[Task details]: Starting at the line below that contains "What is (4,336)", print each line through the end of the records exactly as it appears.

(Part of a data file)
-- begin --

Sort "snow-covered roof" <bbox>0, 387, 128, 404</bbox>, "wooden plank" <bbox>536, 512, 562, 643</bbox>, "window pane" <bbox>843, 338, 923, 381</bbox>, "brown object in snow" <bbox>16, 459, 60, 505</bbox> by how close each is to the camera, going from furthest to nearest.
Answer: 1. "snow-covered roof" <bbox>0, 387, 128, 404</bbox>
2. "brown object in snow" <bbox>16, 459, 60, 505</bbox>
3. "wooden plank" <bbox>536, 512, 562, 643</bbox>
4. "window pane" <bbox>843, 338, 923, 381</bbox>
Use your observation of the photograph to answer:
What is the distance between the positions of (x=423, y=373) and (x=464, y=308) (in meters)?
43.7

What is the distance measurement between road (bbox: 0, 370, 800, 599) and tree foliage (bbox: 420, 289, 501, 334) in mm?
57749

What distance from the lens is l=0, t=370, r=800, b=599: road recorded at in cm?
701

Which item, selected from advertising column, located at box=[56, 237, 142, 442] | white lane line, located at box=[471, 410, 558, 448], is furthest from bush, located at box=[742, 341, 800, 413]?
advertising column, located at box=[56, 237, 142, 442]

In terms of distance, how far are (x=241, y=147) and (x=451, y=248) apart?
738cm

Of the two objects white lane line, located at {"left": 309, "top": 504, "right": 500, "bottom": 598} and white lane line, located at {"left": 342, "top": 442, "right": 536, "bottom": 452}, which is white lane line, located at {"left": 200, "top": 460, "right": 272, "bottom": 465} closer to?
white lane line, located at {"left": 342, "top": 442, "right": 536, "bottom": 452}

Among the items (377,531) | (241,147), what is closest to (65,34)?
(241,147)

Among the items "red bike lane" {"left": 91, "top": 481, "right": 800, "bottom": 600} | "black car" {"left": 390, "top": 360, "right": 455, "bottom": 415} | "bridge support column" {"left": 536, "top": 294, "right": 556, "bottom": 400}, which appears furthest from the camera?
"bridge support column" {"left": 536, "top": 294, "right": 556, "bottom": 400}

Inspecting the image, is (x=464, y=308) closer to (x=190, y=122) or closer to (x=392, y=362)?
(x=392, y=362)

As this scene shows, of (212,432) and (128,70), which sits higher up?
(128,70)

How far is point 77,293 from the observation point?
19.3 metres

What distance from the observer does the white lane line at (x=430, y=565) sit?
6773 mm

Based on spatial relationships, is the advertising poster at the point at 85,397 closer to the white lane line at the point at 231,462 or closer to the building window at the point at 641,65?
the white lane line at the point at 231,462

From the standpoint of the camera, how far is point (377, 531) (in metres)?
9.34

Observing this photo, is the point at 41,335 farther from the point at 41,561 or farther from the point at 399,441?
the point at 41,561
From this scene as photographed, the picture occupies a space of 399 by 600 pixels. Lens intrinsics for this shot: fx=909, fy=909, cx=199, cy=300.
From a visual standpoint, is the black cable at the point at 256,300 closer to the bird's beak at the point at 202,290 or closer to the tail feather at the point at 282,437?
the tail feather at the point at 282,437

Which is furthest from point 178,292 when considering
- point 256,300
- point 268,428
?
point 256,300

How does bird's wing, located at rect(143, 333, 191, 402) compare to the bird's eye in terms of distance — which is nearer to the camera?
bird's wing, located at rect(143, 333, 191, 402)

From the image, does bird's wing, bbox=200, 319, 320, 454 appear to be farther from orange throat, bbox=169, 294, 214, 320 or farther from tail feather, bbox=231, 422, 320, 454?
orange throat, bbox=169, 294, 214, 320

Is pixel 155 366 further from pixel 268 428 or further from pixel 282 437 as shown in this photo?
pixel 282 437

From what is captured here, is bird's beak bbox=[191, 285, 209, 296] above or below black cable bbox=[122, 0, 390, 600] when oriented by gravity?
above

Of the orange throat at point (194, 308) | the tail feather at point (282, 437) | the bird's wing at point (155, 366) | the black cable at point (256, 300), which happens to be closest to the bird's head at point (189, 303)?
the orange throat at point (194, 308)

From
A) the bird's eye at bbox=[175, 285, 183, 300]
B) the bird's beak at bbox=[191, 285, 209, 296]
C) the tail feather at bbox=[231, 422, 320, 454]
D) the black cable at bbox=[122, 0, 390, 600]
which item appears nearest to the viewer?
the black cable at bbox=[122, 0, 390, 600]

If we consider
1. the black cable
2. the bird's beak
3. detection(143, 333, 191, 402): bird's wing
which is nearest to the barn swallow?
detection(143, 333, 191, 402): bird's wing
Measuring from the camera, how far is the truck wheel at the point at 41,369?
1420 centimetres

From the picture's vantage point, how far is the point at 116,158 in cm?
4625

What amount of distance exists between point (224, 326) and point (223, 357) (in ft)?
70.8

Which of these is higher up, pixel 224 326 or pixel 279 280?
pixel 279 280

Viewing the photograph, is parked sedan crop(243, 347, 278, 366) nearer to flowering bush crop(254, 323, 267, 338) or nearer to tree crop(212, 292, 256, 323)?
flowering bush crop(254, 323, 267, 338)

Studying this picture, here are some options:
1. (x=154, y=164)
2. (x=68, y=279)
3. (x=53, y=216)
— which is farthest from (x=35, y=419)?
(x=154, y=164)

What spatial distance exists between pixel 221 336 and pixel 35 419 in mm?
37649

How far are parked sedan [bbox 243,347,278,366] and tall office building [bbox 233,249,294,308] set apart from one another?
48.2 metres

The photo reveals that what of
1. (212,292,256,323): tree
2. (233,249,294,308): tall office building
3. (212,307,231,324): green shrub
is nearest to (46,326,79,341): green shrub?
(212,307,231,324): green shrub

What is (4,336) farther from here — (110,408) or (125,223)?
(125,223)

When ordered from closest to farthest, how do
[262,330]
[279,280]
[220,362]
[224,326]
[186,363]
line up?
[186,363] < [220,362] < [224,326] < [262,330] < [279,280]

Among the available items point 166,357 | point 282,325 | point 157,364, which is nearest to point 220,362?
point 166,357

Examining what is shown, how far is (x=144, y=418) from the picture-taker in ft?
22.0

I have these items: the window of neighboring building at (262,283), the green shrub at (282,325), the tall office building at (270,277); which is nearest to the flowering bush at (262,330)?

-- end --

[Result for this exercise]:
What is (4,336) farther from here — (110,408) or (125,223)?
(125,223)

When ordered from closest to farthest, how do
[262,330]
[279,280]
[220,362]
[224,326]
[186,363]
line up?
[186,363] < [220,362] < [224,326] < [262,330] < [279,280]

Among the available items point 166,357 | point 282,325 | point 157,364, which is nearest to point 220,362?
point 166,357

Examining what is shown, how far is (x=144, y=418) from the picture-taker in ft?
22.0

I have these items: the window of neighboring building at (262,283), the green shrub at (282,325), the tall office building at (270,277); which is nearest to the flowering bush at (262,330)?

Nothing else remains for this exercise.